Yet more change or is it fine tuning?

With Agent Victoria flagging historical fiction and children's writing, I just wonder whether there is space to combine them? Would an historical novel aimed at 9-11 be helpful to them in their encounters with history? Elizabethan England I have studied in some depth in my Humanities Degree and so it could be a good subject. I will research further.

Strengths

I keep vacillating over the direction I should follow. One pointer might be to identify strengths. One is that I seem to be able to create identifiable old people; but another is that I can create rather unpleasant secondary characters. My slight concern is whether I can place these in a children's story?

Grandpa and Anthony

Possibly for a picture book or a read aloud book, there is the story of the boy and his two toy plastic motorbike men, Grandpa and Anthony. These two get up to all manner of adventure, but the boy is not at all sure whether or not they are actually alive. Hints are left and he wonders. His mother is certain that they are only toys, but she is a single mum who is far too busy looking after him and his grandpa, the old gentleman. As to the old gentleman, he is quite distant and it may well be that he knows more that he lets on.

More about William, Doris

There is something deeply empathetic about the relationship of young and old. Doris is a former teacher who maintains a keen interest in the school and helps with literacy. Her short term memory is starting to go and William, whom she helped with his reading, now in year six takes it upon himself to help her. They discover that they have in common imagined friends who were their companions when they were aged 6 or 7. Could it possibly be that these companions are real?

Recorded data ->
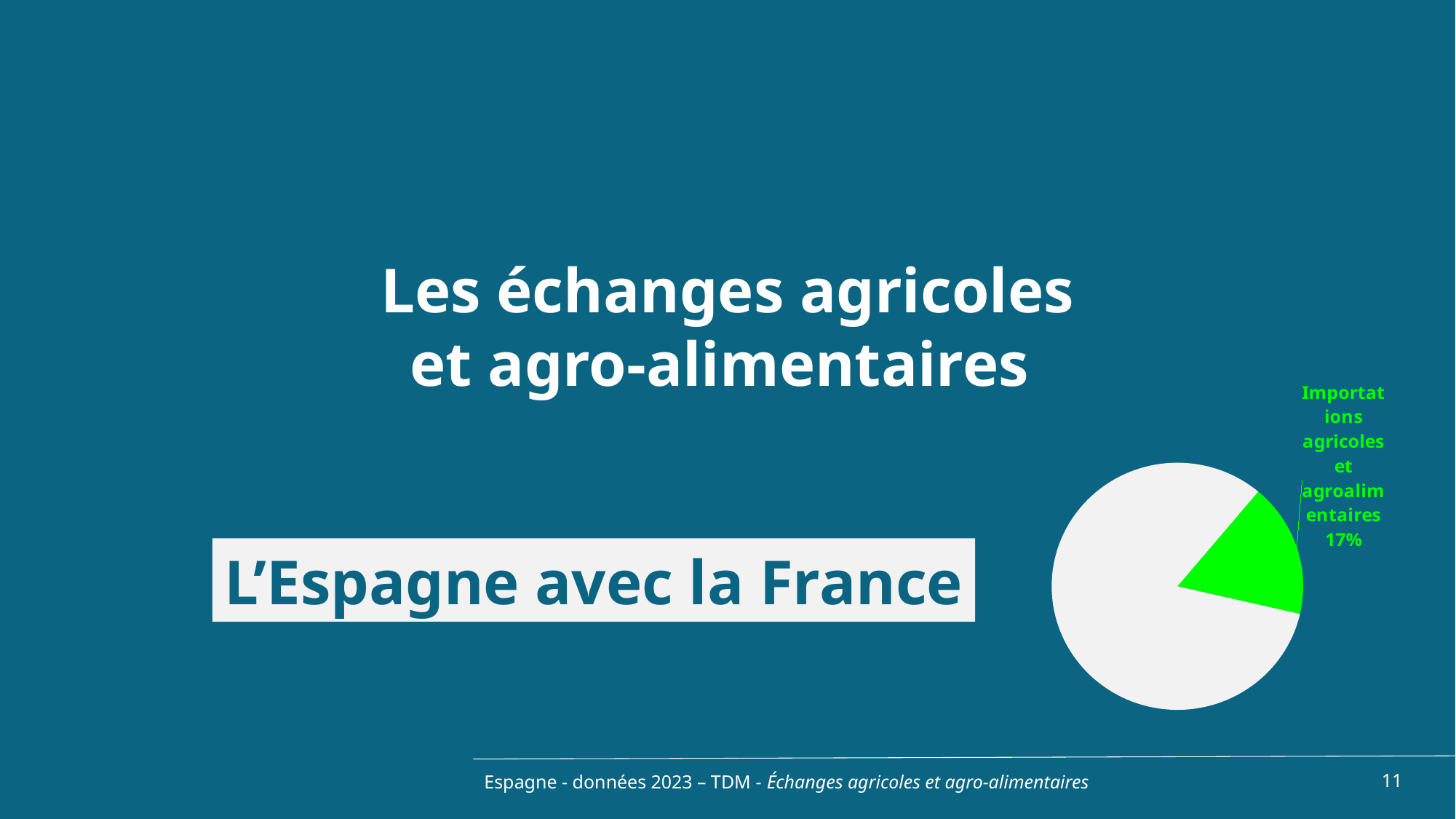
What colour is the slice labelled "Importations agricoles et agroalimentaires" in the pie chart? green What share of the pie does the slice labelled "Importations agricoles et agroalimentaires" represent? 17% Which slice of the pie chart has a data label printed next to it? Importations agricoles et agroalimentaires How many slices does the pie chart have? 2 Is the green slice of the pie chart larger or smaller than the white slice? smaller What kind of chart is shown on the right of the slide? pie chart Is the share of the slice labelled "Importations agricoles et agroalimentaires" greater or less than 50%? less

Exercise set ->
- a) List the section headings that follow the title in the post on story ideas.
- b) Print the stretch of the post on story ideas from "Yet more change" through "will research further.".

Outputs for the tasks ->
- a)
Strengths
Grandpa and Anthony
More about William, Doris

- b)
Yet more change or is it fine tuning?

With Agent Victoria flagging historical fiction and children's writing, I just wonder whether there is space to combine them? Would an historical novel aimed at 9-11 be helpful to them in their encounters with history? Elizabethan England I have studied in some depth in my Humanities Degree and so it could be a good subject. I will research further.